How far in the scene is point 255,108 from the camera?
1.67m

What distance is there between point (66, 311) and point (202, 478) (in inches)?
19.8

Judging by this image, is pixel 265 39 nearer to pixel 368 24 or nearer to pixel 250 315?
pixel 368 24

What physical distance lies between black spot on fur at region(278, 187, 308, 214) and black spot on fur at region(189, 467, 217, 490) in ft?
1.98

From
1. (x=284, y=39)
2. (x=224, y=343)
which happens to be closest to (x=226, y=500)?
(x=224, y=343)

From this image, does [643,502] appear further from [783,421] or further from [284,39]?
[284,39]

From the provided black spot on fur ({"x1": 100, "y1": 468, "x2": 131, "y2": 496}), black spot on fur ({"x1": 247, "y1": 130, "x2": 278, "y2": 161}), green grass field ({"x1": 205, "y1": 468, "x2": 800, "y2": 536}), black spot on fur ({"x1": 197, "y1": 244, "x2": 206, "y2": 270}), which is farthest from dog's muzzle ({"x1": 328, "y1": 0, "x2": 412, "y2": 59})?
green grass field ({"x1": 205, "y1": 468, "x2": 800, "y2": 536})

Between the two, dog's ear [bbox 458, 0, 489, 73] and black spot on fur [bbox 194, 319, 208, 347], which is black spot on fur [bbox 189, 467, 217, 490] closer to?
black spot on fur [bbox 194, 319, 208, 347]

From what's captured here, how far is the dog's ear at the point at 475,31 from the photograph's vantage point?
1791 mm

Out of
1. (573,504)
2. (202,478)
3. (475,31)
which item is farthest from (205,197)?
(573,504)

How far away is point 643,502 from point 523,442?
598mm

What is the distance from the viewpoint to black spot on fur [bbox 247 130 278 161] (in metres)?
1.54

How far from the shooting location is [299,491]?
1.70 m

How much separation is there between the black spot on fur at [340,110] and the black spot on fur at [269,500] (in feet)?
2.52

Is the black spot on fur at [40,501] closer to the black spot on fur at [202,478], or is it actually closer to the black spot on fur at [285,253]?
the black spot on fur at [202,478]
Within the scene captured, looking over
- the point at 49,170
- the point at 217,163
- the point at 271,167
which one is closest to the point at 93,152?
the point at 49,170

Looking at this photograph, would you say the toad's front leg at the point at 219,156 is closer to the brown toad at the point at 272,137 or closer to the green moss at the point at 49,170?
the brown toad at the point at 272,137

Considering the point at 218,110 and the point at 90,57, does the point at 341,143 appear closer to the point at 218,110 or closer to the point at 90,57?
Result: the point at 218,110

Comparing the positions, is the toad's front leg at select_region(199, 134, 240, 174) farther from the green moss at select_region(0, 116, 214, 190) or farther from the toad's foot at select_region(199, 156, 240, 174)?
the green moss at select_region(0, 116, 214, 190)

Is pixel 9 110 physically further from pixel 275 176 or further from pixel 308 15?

# STATED TASK
Please output every line of the records above as a Markdown table with two columns, Index for the row number and Text for the line itself. Skip the blank lines.

# ANSWER FOR THIS EXERCISE
| Index | Text |
|---|---|
| 1 | How far in the scene is point 255,108 from the camera? |
| 2 | 1.67m |
| 3 | What distance is there between point (66, 311) and point (202, 478) (in inches)? |
| 4 | 19.8 |
| 5 | Judging by this image, is pixel 265 39 nearer to pixel 368 24 or nearer to pixel 250 315? |
| 6 | pixel 368 24 |
| 7 | What physical distance lies between black spot on fur at region(278, 187, 308, 214) and black spot on fur at region(189, 467, 217, 490) in ft? |
| 8 | 1.98 |
| 9 | From |
| 10 | 1. (x=284, y=39) |
| 11 | 2. (x=224, y=343) |
| 12 | which happens to be closest to (x=226, y=500)? |
| 13 | (x=224, y=343) |
| 14 | From this image, does [643,502] appear further from [783,421] or further from [284,39]? |
| 15 | [284,39] |
| 16 | From the provided black spot on fur ({"x1": 100, "y1": 468, "x2": 131, "y2": 496}), black spot on fur ({"x1": 247, "y1": 130, "x2": 278, "y2": 161}), green grass field ({"x1": 205, "y1": 468, "x2": 800, "y2": 536}), black spot on fur ({"x1": 197, "y1": 244, "x2": 206, "y2": 270}), which is farthest from dog's muzzle ({"x1": 328, "y1": 0, "x2": 412, "y2": 59})? |
| 17 | green grass field ({"x1": 205, "y1": 468, "x2": 800, "y2": 536}) |
| 18 | Between the two, dog's ear [bbox 458, 0, 489, 73] and black spot on fur [bbox 194, 319, 208, 347], which is black spot on fur [bbox 189, 467, 217, 490] closer to? |
| 19 | black spot on fur [bbox 194, 319, 208, 347] |
| 20 | From what's captured here, how far is the dog's ear at the point at 475,31 from the photograph's vantage point? |
| 21 | 1791 mm |
| 22 | Out of |
| 23 | 1. (573,504) |
| 24 | 2. (202,478) |
| 25 | 3. (475,31) |
| 26 | which item is farthest from (205,197)? |
| 27 | (573,504) |
| 28 | How far away is point 643,502 from point 523,442? |
| 29 | 598mm |
| 30 | What is the distance from the viewpoint to black spot on fur [bbox 247 130 278 161] (in metres)? |
| 31 | 1.54 |
| 32 | How far from the shooting location is [299,491]? |
| 33 | 1.70 m |
| 34 | How much separation is there between the black spot on fur at [340,110] and the black spot on fur at [269,500] (in feet)? |
| 35 | 2.52 |
| 36 | Is the black spot on fur at [40,501] closer to the black spot on fur at [202,478], or is it actually closer to the black spot on fur at [285,253]? |
| 37 | the black spot on fur at [202,478] |
| 38 | Within the scene captured, looking over |
| 39 | - the point at 49,170 |
| 40 | - the point at 217,163 |
| 41 | - the point at 271,167 |
| 42 | which one is closest to the point at 93,152? |
| 43 | the point at 49,170 |
| 44 | Looking at this photograph, would you say the toad's front leg at the point at 219,156 is closer to the brown toad at the point at 272,137 or closer to the green moss at the point at 49,170? |
| 45 | the brown toad at the point at 272,137 |
| 46 | Considering the point at 218,110 and the point at 90,57, does the point at 341,143 appear closer to the point at 218,110 or closer to the point at 90,57? |
| 47 | Result: the point at 218,110 |
| 48 | Comparing the positions, is the toad's front leg at select_region(199, 134, 240, 174) farther from the green moss at select_region(0, 116, 214, 190) or farther from the toad's foot at select_region(199, 156, 240, 174)? |
| 49 | the green moss at select_region(0, 116, 214, 190) |
| 50 | Is pixel 9 110 physically further from pixel 275 176 or further from pixel 308 15? |